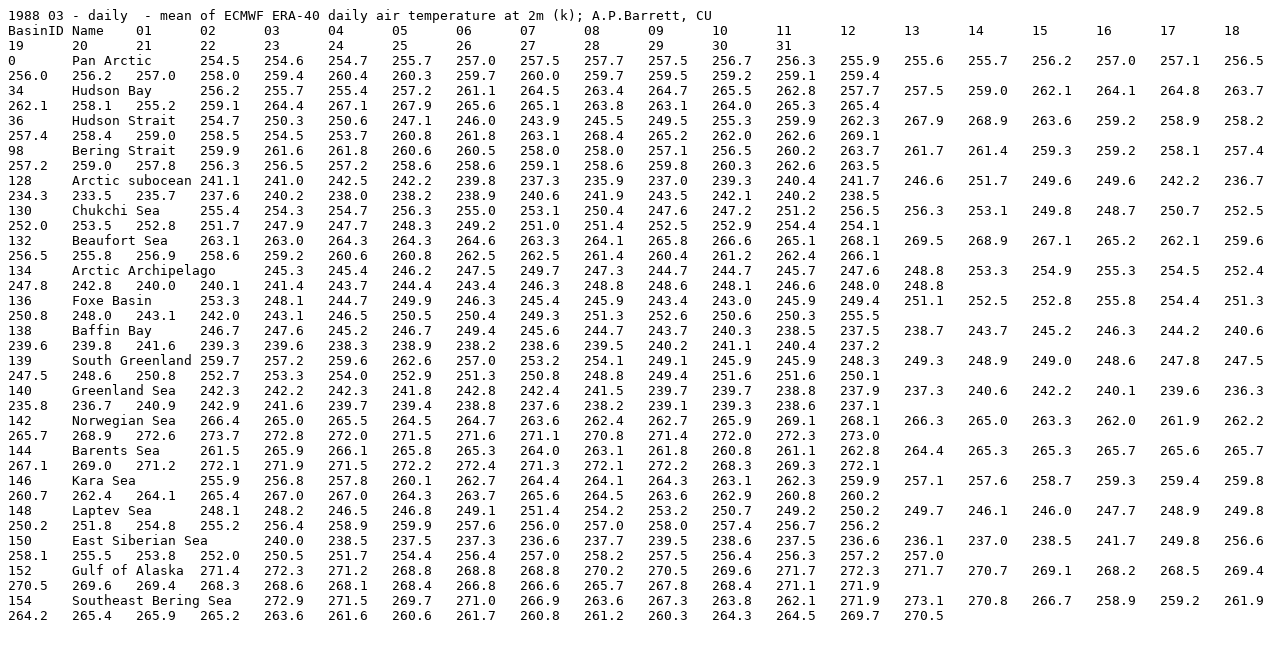

--- FILE ---
content_type: text/plain
request_url: https://rims.unh.edu/data/RIMS_data/TemperatureERA40_Serreze/sea_basin/daily/sea_basin.1988.03.txt
body_size: 1502
content:
1988 03 - daily  - mean of ECMWF ERA-40 daily air temperature at 2m (k); A.P.Barrett, CU
BasinID	Name	01	02	03	04	05	06	07	08	09	10	11	12	13	14	15	16	17	18	19	20	21	22	23	24	25	26	27	28	29	30	31
0	Pan Arctic	254.5	254.6	254.7	255.7	257.0	257.5	257.7	257.5	256.7	256.3	255.9	255.6	255.7	256.2	257.0	257.1	256.5	256.0	256.2	257.0	258.0	259.4	260.4	260.3	259.7	260.0	259.7	259.5	259.2	259.1	259.4
34	Hudson Bay	256.2	255.7	255.4	257.2	261.1	264.5	263.4	264.7	265.5	262.8	257.7	257.5	259.0	262.1	264.1	264.8	263.7	262.1	258.1	255.2	259.1	264.4	267.1	267.9	265.6	265.1	263.8	263.1	264.0	265.3	265.4
36	Hudson Strait	254.7	250.3	250.6	247.1	246.0	243.9	245.5	249.5	255.3	259.9	262.3	267.9	268.9	263.6	259.2	258.9	258.2	257.4	258.4	259.0	258.5	254.5	253.7	260.8	261.8	263.1	268.4	265.2	262.0	262.6	269.1
98	Bering Strait	259.9	261.6	261.8	260.6	260.5	258.0	258.0	257.1	256.5	260.2	263.7	261.7	261.4	259.3	259.2	258.1	257.4	257.2	259.0	257.8	256.3	256.5	257.2	258.6	258.6	259.1	258.6	259.8	260.3	262.6	263.5
128	Arctic subocean	241.1	241.0	242.5	242.2	239.8	237.3	235.9	237.0	239.3	240.4	241.7	246.6	251.7	249.6	249.6	242.2	236.7	234.3	233.5	235.7	237.6	240.2	238.0	238.2	238.9	240.6	241.9	243.5	242.1	240.2	238.5
130	Chukchi Sea	255.4	254.3	254.7	256.3	255.0	253.1	250.4	247.6	247.2	251.2	256.5	256.3	253.1	249.8	248.7	250.7	252.5	252.0	253.5	252.8	251.7	247.9	247.7	248.3	249.2	251.0	251.4	252.5	252.9	254.4	254.1
132	Beaufort Sea	263.1	263.0	264.3	264.3	264.6	263.3	264.1	265.8	266.6	265.1	268.1	269.5	268.9	267.1	265.2	262.1	259.6	256.5	255.8	256.9	258.6	259.2	260.6	260.8	262.5	262.5	261.4	260.4	261.2	262.4	266.1
134	Arctic Archipelago	245.3	245.4	246.2	247.5	249.7	247.3	244.7	244.7	245.7	247.6	248.8	253.3	254.9	255.3	254.5	252.4	247.8	242.8	240.0	240.1	241.4	243.7	244.4	243.4	246.3	248.8	248.6	248.1	246.6	248.0	248.8
136	Foxe Basin	253.3	248.1	244.7	249.9	246.3	245.4	245.9	243.4	243.0	245.9	249.4	251.1	252.5	252.8	255.8	254.4	251.3	250.8	248.0	243.1	242.0	243.1	246.5	250.5	250.4	249.3	251.3	252.6	250.6	250.3	255.5
138	Baffin Bay	246.7	247.6	245.2	246.7	249.4	245.6	244.7	243.7	240.3	238.5	237.5	238.7	243.7	245.2	246.3	244.2	240.6	239.6	239.8	241.6	239.3	239.6	238.3	238.9	238.2	238.6	239.5	240.2	241.1	240.4	237.2
139	South Greenland	259.7	257.2	259.6	262.6	257.0	253.2	254.1	249.1	245.9	245.9	248.3	249.3	248.9	249.0	248.6	247.8	247.5	247.5	248.6	250.8	252.7	253.3	254.0	252.9	251.3	250.8	248.8	249.4	251.6	251.6	250.1
140	Greenland Sea	242.3	242.2	242.3	241.8	242.8	242.4	241.5	239.7	239.7	238.8	237.9	237.3	240.6	242.2	240.1	239.6	236.3	235.8	236.7	240.9	242.9	241.6	239.7	239.4	238.8	237.6	238.2	239.1	239.3	238.6	237.1
142	Norwegian Sea	266.4	265.0	265.5	264.5	264.7	263.6	262.4	262.7	265.9	269.1	268.1	266.3	265.0	263.3	262.0	261.9	262.2	265.7	268.9	272.6	273.7	272.8	272.0	271.5	271.6	271.1	270.8	271.4	272.0	272.3	273.0
144	Barents Sea	261.5	265.9	266.1	265.8	265.3	264.0	263.1	261.8	260.8	261.1	262.8	264.4	265.3	265.3	265.7	265.6	265.7	267.1	269.0	271.2	272.1	271.9	271.5	272.2	272.4	271.3	272.1	272.2	268.3	269.3	272.1
146	Kara Sea	255.9	256.8	257.8	260.1	262.7	264.4	264.1	264.3	263.1	262.3	259.9	257.1	257.6	258.7	259.3	259.4	259.8	260.7	262.4	264.1	265.4	267.0	267.0	264.3	263.7	265.6	264.5	263.6	262.9	260.8	260.2
148	Laptev Sea	248.1	248.2	246.5	246.8	249.1	251.4	254.2	253.2	250.7	249.2	250.2	249.7	246.1	246.0	247.7	248.9	249.8	250.2	251.8	254.8	255.2	256.4	258.9	259.9	257.6	256.0	257.0	258.0	257.4	256.7	256.2
150	East Siberian Sea	240.0	238.5	237.5	237.3	236.6	237.7	239.5	238.6	237.5	236.6	236.1	237.0	238.5	241.7	249.8	256.6	258.1	255.5	253.8	252.0	250.5	251.7	254.4	256.4	257.0	258.2	257.5	256.4	256.3	257.2	257.0
152	Gulf of Alaska	271.4	272.3	271.2	268.8	268.8	268.8	270.2	270.5	269.6	271.7	272.3	271.7	270.7	269.1	268.2	268.5	269.4	270.5	269.6	269.4	268.3	268.6	268.1	268.4	266.8	266.6	265.7	267.8	268.4	271.1	271.9
154	Southeast Bering Sea	272.9	271.5	269.7	271.0	266.9	263.6	267.3	263.8	262.1	271.9	273.1	270.8	266.7	258.9	259.2	261.9	264.2	265.4	265.9	265.2	263.6	261.6	260.6	261.7	260.8	261.2	260.3	264.3	264.5	269.7	270.5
----
> _TRY IT_:
If a line in the data above holds the word "Strait", count it, and give only the final number.

> _WRITTEN SOLUTION_:
2